Premier émetteur de CO2 de la planète, la Chine s’est engagée en 2009 à réduire ses émissions carbone de 45 % à l’horizon 2020 par rapport aux niveaux de 2005. Le gouvernement a promis au début du mois de septembre de baisser la part du charbon à 65 % du "mix" énergétique chinois en 2017, alors qu’elle était de 66,8 % en 2012, selon les chiffres officiels.

Au Brésil :

Le gouvernement n’a pas davantage commenté le rapport du GIEC mais les médias et réseaux sociaux brésiliens s’en sont largement emparé. Dans un pays où la question environnementale fait l’objet d’âpres débats, notamment à cause des pressions exercées par les puissantes compagnies minières et le front agropécuaire, le ton est à l’urgence climatique. Carlos Rittl, coordinateur du Programme des changements climatiques au WWF Brésil, a pointé l’augmentation des précipitations dans les régions déjà à fortes pluies et la diminution de l’humidité dans les zones sèches. "Au Brésil, a-t-il précisé, le semi-aride peut devenir plus aride alors que le sud et le sud-est peuvent avoir des précipitations plus abondantes qu’aujourd’hui."
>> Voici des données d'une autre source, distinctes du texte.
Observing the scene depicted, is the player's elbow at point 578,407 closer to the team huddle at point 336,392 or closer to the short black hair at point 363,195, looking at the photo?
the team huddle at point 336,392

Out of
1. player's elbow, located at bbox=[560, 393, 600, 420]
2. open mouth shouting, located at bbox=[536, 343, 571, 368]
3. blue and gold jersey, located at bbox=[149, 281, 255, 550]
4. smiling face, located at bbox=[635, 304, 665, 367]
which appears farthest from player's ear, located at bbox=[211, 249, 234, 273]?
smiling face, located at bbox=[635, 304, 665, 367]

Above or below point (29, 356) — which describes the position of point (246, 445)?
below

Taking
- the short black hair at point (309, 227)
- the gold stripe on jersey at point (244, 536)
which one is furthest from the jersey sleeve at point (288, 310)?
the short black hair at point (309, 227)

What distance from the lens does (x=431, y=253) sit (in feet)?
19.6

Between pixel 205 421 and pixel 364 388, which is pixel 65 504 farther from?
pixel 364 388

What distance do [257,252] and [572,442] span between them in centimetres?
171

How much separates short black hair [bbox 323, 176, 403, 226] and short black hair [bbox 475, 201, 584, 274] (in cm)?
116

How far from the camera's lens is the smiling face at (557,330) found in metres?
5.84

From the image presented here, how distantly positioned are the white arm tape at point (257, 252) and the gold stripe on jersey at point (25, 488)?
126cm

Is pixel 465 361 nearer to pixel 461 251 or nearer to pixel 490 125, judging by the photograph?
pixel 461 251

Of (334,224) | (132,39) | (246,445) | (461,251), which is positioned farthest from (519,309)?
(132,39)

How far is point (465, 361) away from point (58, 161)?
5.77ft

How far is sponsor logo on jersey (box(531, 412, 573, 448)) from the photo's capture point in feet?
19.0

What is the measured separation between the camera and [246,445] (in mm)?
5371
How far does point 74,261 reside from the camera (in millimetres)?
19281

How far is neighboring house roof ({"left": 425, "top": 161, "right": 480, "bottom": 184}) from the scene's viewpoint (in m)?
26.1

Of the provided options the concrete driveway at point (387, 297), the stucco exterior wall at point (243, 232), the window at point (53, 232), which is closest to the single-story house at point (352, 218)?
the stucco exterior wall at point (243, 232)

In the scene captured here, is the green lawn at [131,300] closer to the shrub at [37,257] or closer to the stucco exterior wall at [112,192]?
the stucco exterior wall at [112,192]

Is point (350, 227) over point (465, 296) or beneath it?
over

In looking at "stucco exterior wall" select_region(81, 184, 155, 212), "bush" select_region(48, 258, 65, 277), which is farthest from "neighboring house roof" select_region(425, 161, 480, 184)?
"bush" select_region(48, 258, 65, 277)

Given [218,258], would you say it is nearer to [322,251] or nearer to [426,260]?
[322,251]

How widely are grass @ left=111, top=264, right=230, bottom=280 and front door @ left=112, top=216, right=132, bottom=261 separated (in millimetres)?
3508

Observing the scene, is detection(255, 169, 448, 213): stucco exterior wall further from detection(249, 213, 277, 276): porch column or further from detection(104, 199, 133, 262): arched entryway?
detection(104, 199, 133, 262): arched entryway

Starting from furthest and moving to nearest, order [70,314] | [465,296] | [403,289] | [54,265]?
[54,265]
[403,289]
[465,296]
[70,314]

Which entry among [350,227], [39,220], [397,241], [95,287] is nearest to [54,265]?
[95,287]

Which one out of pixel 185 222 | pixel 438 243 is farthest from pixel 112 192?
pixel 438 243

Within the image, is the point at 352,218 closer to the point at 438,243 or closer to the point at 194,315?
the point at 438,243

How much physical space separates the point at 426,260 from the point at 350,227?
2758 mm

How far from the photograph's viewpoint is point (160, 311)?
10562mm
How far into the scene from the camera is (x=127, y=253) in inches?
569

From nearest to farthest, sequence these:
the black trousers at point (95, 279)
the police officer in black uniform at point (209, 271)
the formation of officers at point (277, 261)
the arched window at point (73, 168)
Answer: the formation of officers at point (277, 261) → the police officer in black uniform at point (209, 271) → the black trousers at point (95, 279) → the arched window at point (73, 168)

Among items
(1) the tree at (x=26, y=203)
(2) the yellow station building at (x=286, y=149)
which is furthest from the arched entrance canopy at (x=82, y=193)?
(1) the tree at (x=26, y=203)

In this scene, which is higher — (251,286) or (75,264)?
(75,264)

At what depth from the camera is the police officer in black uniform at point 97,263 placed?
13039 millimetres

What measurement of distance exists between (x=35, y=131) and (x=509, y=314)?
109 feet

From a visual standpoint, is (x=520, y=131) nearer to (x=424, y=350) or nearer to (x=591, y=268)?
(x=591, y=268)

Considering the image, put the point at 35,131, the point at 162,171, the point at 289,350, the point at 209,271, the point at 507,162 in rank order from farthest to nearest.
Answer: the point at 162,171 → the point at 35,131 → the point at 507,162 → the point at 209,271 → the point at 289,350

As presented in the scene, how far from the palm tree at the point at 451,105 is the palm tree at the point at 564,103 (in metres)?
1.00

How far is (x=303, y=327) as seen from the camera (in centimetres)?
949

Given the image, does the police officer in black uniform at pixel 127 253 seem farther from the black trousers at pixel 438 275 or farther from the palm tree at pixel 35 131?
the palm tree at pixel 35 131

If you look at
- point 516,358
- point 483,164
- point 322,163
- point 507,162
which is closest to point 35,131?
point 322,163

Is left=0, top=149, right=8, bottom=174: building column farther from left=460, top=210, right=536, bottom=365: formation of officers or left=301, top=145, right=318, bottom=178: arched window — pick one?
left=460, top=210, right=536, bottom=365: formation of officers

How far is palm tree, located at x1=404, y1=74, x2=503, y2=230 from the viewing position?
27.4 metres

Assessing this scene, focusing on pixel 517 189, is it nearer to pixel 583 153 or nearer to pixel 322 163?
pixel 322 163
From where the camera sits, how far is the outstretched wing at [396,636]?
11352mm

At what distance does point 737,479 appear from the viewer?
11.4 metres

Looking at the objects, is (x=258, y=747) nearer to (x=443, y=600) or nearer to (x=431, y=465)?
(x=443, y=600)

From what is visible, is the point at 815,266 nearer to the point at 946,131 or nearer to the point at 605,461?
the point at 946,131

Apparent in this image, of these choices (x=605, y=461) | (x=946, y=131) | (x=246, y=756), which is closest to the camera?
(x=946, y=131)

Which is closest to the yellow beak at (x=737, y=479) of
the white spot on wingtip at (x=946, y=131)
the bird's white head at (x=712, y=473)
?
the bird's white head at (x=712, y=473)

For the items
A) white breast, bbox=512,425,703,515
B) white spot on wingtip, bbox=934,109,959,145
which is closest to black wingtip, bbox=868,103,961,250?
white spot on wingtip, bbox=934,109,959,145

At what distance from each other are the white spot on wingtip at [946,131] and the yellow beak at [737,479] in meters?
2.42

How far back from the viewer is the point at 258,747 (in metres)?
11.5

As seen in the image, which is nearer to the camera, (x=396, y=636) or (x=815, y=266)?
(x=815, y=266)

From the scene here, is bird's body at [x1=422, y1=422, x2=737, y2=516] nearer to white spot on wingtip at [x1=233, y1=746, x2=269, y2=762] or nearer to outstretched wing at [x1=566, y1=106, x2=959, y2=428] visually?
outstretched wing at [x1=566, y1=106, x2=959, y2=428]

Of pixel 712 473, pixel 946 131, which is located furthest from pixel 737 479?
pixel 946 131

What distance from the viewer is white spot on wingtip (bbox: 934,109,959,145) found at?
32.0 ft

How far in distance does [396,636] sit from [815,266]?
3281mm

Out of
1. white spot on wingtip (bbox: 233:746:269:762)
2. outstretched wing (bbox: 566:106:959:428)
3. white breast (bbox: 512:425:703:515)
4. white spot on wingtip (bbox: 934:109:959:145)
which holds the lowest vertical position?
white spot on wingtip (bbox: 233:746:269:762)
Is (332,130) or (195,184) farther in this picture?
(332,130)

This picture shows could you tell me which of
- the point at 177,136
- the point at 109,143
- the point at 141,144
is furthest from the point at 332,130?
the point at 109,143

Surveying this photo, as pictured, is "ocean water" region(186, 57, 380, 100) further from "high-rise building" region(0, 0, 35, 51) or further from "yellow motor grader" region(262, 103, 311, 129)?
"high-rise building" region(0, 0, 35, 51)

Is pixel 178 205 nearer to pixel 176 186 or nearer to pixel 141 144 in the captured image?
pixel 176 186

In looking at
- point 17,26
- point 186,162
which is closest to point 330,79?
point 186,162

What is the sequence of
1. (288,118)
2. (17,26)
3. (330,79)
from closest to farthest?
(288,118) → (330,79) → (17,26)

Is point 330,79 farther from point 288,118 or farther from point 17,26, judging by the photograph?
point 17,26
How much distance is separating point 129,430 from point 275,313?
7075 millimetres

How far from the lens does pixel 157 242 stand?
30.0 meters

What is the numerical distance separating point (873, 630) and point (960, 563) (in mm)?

Le quotidien O Estado de S. Paulo va plus loin. Il reprend les résultats d’une étude du panel brésilien des changements climatiques (PBMC), publiée le 9 septembre, pour les comparer et les prolonger avec les données du GIEC. La projection obtenue indique, dans le scénario le plus optimiste d’ici à 2100, une augmentation de la température moyenne de 0,5 °C (centre-sud) à 1,5 °C (nord, nord-est et centre-ouest) et une élévation de 3 °C (sud et du littoral nord-est) à 7 °C (Amazonie) dans le pire des cas.

Greenpeace Brésil a eu tôt fait de dénoncer la multiplication des investissements dans les combustibles fossiles qui émettent des gaz à effet de serre. "Contre toutes les évidences, insiste son directeur Sergio Leitao, le pays insiste dans cette voie et s’apprête même à lancer sa première enchère des lots des bassins pétroliers en eaux très profondes de l’Atlantique, le pré-sal, une activité risquée, dangereuse et polluante, qui pourrait placer le pays parmi les plus grands émetteurs au monde."

Aux Etats-Unis :

Dès la publication du rapport alarmiste des experts du GIEC, le secrétaire d’Etat américain, John Kerry a appelé la communauté internationale à un "sursaut", exigeant une action forte et une plus grande coopération. "Seule une action des humains peut sauver le monde des pires impacts" qu’ils ont sur la planète a-t-il défendu.

En France :

Le premier ministre Jean-Marc Ayrault a lui aussi appelé à la "mobilisation générale" et souhaité que les nations parviennent en 2015 lors de la conférence sur le changement climatique qui se tiendra à Paris "à un accord ambitieux, permettant de limiter le réchauffement climatique à 2 °C d’ici la fin du siècle".